04 Kasım 2016 01:00

Cumhuriyet'e gelene kadar

Cumhuriyet'e gelene kadar

Fotoğraf: Envato

Paylaş

Atı alan Üsküdar’ı geçti.

Ülkede basın özgürlüğü zaten eser madde şekline indirgenmişti.

15 Temmuz darbe girişimiyle hesaplaşmak bahanesi ve OHAL pervasızlığıyla bir günde yüzlerce basın yayın kuruluşunun kapatılabildiği günlerden geçtik.
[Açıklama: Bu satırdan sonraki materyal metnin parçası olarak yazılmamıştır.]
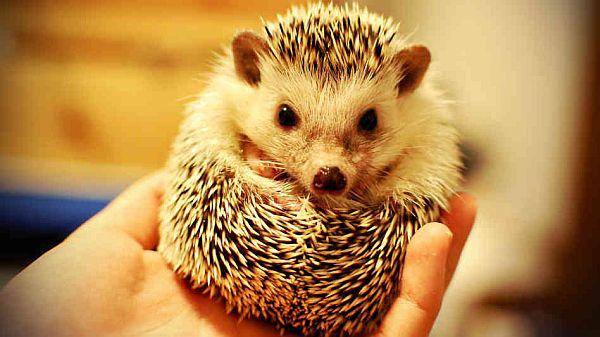 hedgehog_wide-9b130e336eebbee123bf3aebf8865173b1e9b4f4-s6-c30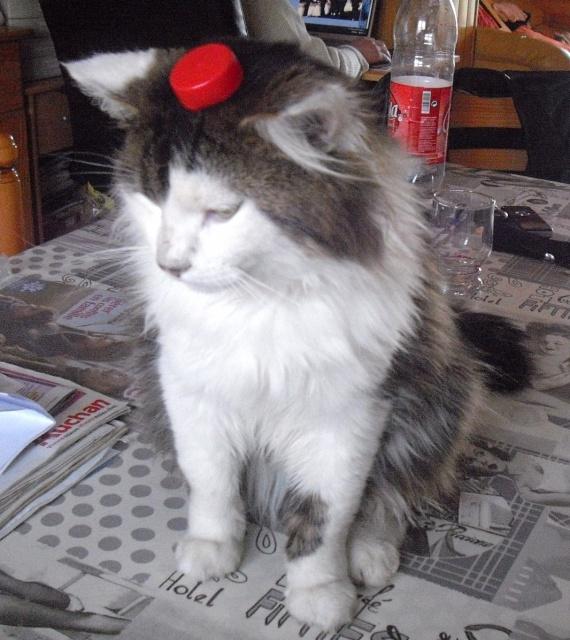 Vous êtes sérieux ? C'est quoi ça sur ma tête ?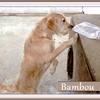 Bambou G 2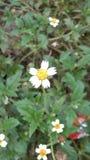 Daisy Flower Royaltyfria Bilder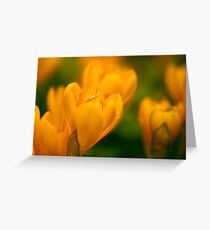 Yellow Crocuses With Rain Drops Greeting Card
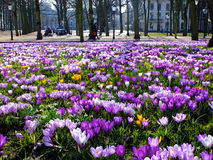Crocuses in the Hague Stock Image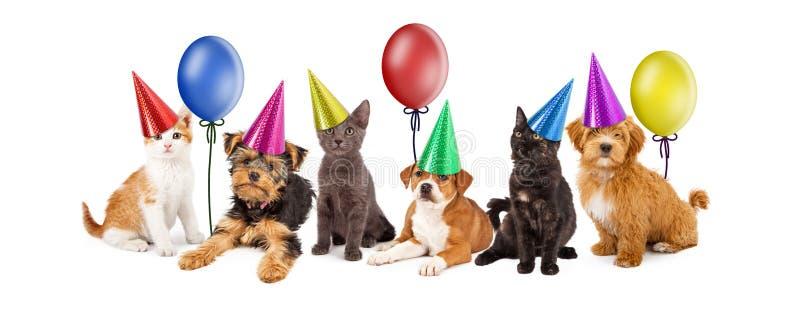 Welpen und Kätzchen in den Partei-Hüten mit Ballonen lizenzfreie stockfotografie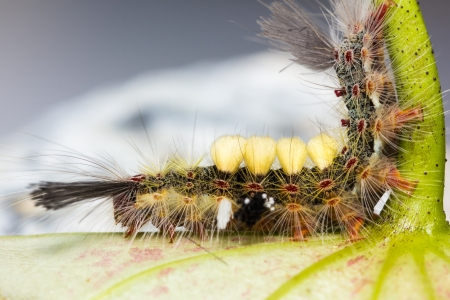 strange caterpillar with many venomous spines photo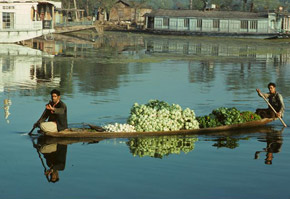 Floating Market, View of Boat selling vegetables on the lake, Srinagar, Kashmir.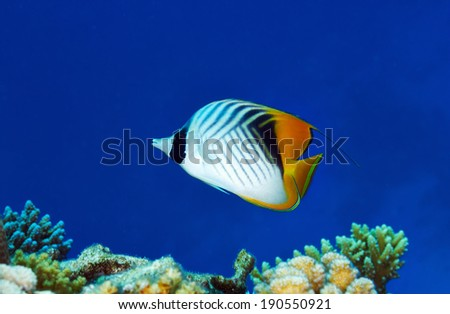Threadfin butterflyfish (Chaetodon auriga) in the Red Sea, Egypt. - stock photo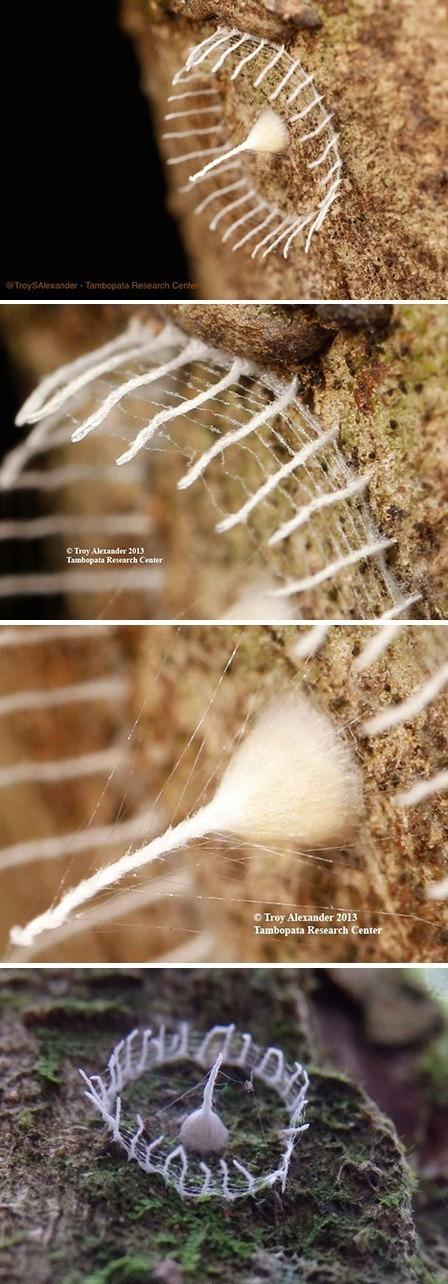 detail insecte qui construit de veritables clotures autour de ses œufs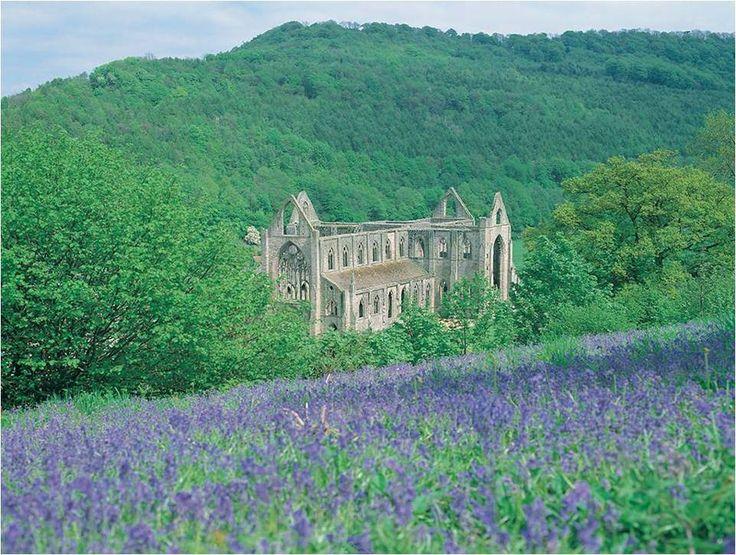 Abbaye de Tintern, Pays de Galles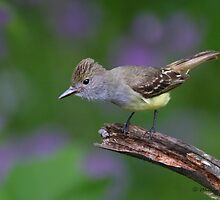 Great Crested Flycatcher and wild flox by PixlPixi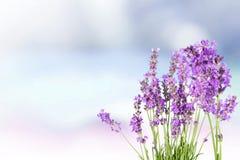 Цветки лаванды на светлой предпосылке стоковые фотографии rf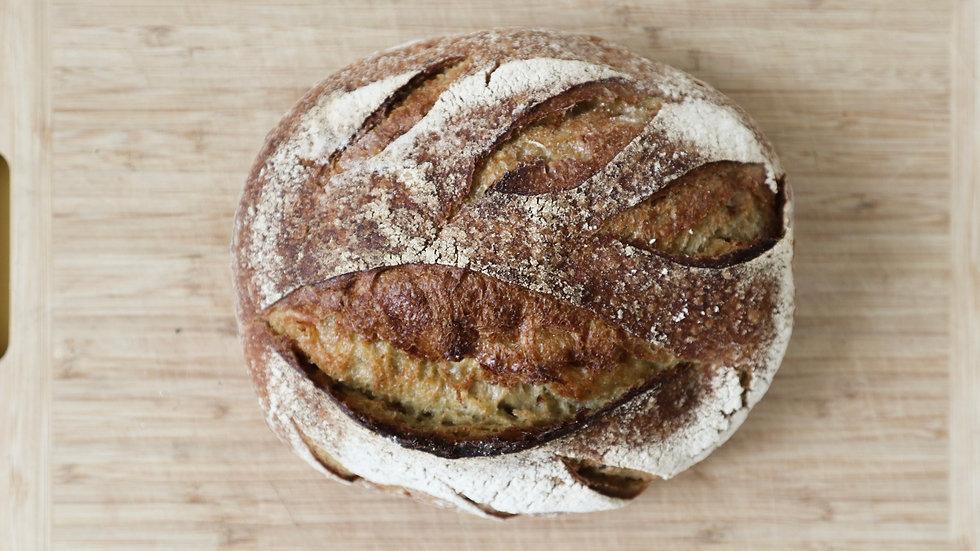 Wild Wheat Sourdough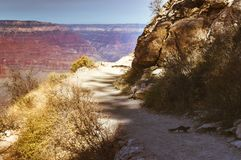 Running squirrel on a path in the Grand Canyon Stock Photography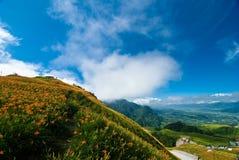 Rapsblumenfeld mit schönem cloudscape Stockfoto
Sadece Temmuz ayında, OHAL gerekçesiyle 18 televizyon kanalı, 3 haber ajansı, 23 radyo, 45 gazete, 29 yayınevi ve 15 dergi kapatılmıştı. Bu yayın organlarına kilit vurulmasına neden olan kanun hükmünde kararnameye göre, kapatılan gazete ve dergilerle yayınevlerinin, dağıtım şirketlerinin, özel radyo ve televizyonların her türlü mal varlığı alacak ve haklarıyla birlikte devlet hazinesine devredilmişti.

Temmuz ayında kapatılan ve yayınları durdurulan bu yayın organlarının büyük çoğunluğu ‘darbeci cemaate’ ait kuruluşlar olduğundan olsa gerek, hiç kimse çıkıp da basın özgürlüğüne darbe vuruldu filan diyemedi. Korku dağları sarmıştı.
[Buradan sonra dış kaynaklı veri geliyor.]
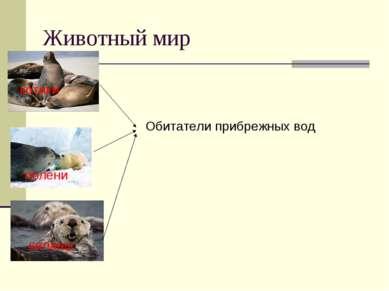 Животный мир котики тюлени каланы Обитатели прибрежных вод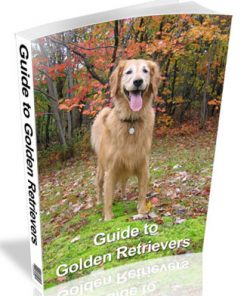 guide to golden retrievers plr ebook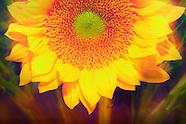 Flower photos and art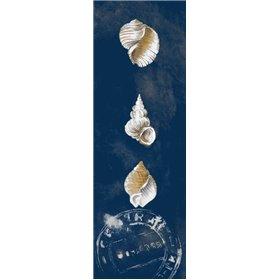 Coastal Shells Panel I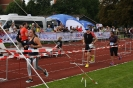 Celler Triathlon 2017 - Laufen_77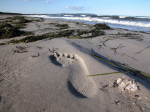 Footprint in the sand by Rosseforp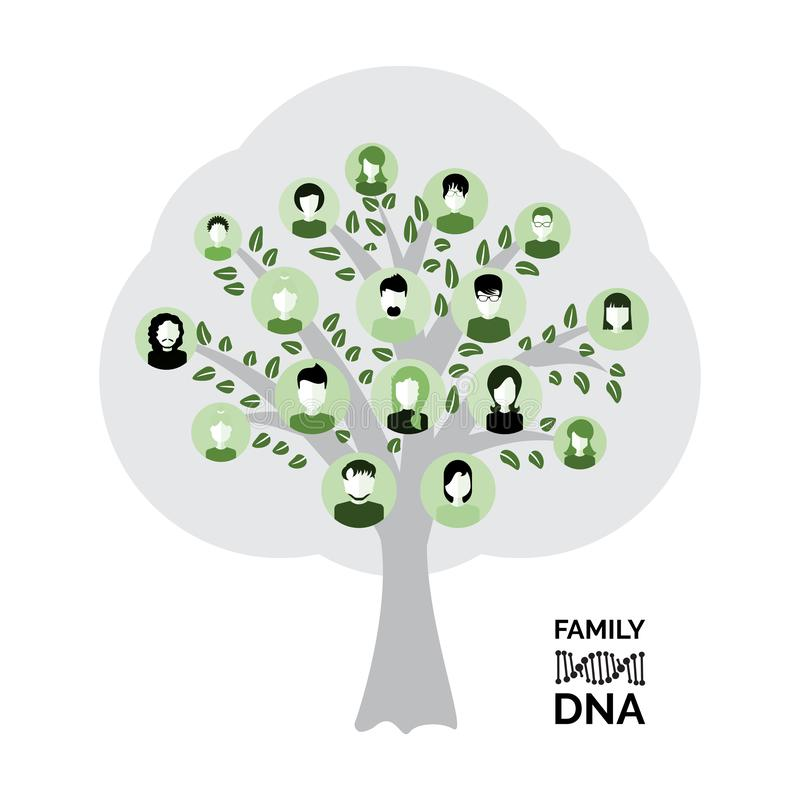 Genealogy tree for dna ancestors illustration isolated. Genealogical family tree with avatars isolated on white background. Genealogy tree for dna ancestors vector illustration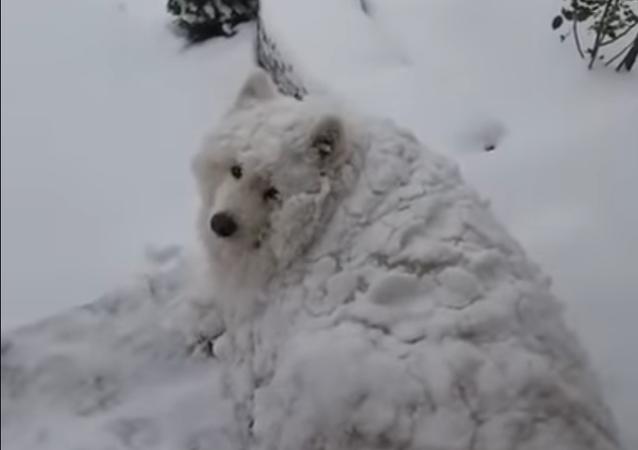 Est-ce la neige qui bouge ou un chien?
Bu kurumlarda çalışan 2000’in üzerinde basın emekçisi işsizliğe mahkum edilirken, 100’ün üzerinde gazeteci de cezaevine girmişti bile.
Her şey bu kadarla kalmadı. Ekim ayında RTÜK üyeleri beraberlerindeki polislerle İMC TV, Hayatın Sesi, TV10 ve Özgür Radyo’nun İstanbul’daki ofislerine giderek bu kanalları zorla kapattı. Bunu takip eden birkaç gün içinde RTÜK yetkilileri, bu kez de kısmen Kürtçe yayın yapan Özgür Gün TV, Azadi TV, Jiyan TV, Van TV. Denge TV haber kanallarıyla Kürtçe çocuk kanalı Zarok TV’ye yine polislerle birlikte giderek bu TV kanallarını da tamamen kapattı. İMC TV, 5 Ekim günü bir açıklama yaparak kurumun yayın ekipmanlarına ve kanala ait mülklere el konulduğunu ve mal varlıklarının TRT’ye devredileceğini duyurdu.
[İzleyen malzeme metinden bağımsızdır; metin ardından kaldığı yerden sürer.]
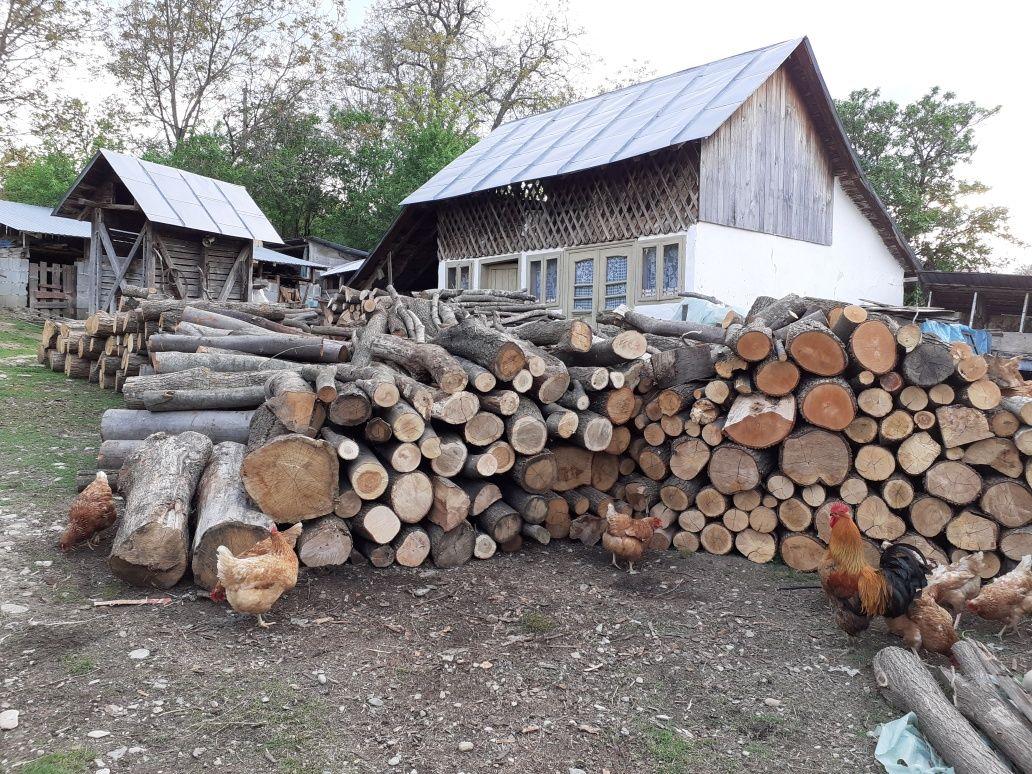 Lemn de foc fag,carpen și stejar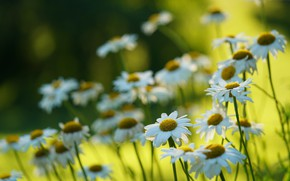 Picture summer, nature, chamomile, bokeh
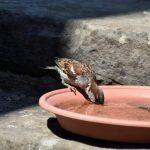 L'abreuvoir pour oiseaux : conseils & infos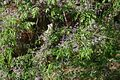 Melia-azedarach-flowers.JPG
Ekim ayında kapatılan ve mal varlıklarına el konulan bu kanallar da solcu ve Kürdî kanallar olduklarından olsa gerek, bu hukuksuzluk kamuoyunda büyük bir infial yaratmadı. Ne de olsa düşünce ve ifade özgürlüğü engellenen kesim ulusalcı ve devletçi ‘çoğunluktan’ değildi. Varsın sesleri kısılsındı.

Ama her şey bununla kalmadı tabii. Geçenlerde yine Sınır Tanımayan Gazeteciler Örgütünün Türkiye Temsilcisi Erol Önderoğlu’nun hazırladığı BİA Medya Gözlem Raporu yayımlandı. Rapor temmuz, ağustos, eylül 2016 dönemini kapsıyor. Rapora göre, Türkiye iki yıl aradan sonra yeniden ‘Dünyanın en büyük gazeteci hapishanesi’ haline geldi, basın özgürlüğü ve şeffaflığa dair uluslararası göstergelerde en gerilerde yer aldı.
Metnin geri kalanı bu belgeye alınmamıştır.